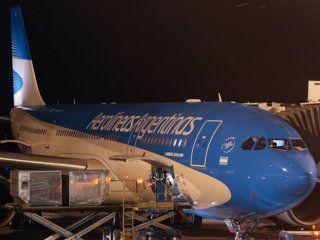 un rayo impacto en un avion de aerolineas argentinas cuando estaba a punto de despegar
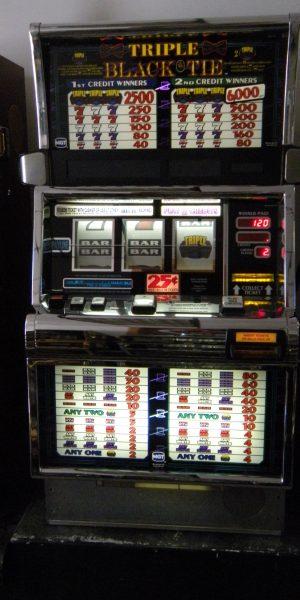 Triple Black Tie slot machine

------------

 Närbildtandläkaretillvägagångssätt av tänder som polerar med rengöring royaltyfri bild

------------

> Exercise objective:
In the listing above, find the line containing "un rayo impacto" and the line containing "Triple Black Tie slot machine". Print those two lines and every line between them exactly, with no pictures.

> Task response:
 un rayo impacto en un avion de aerolineas argentinas cuando estaba a punto de despegar
 Triple Black Tie slot machine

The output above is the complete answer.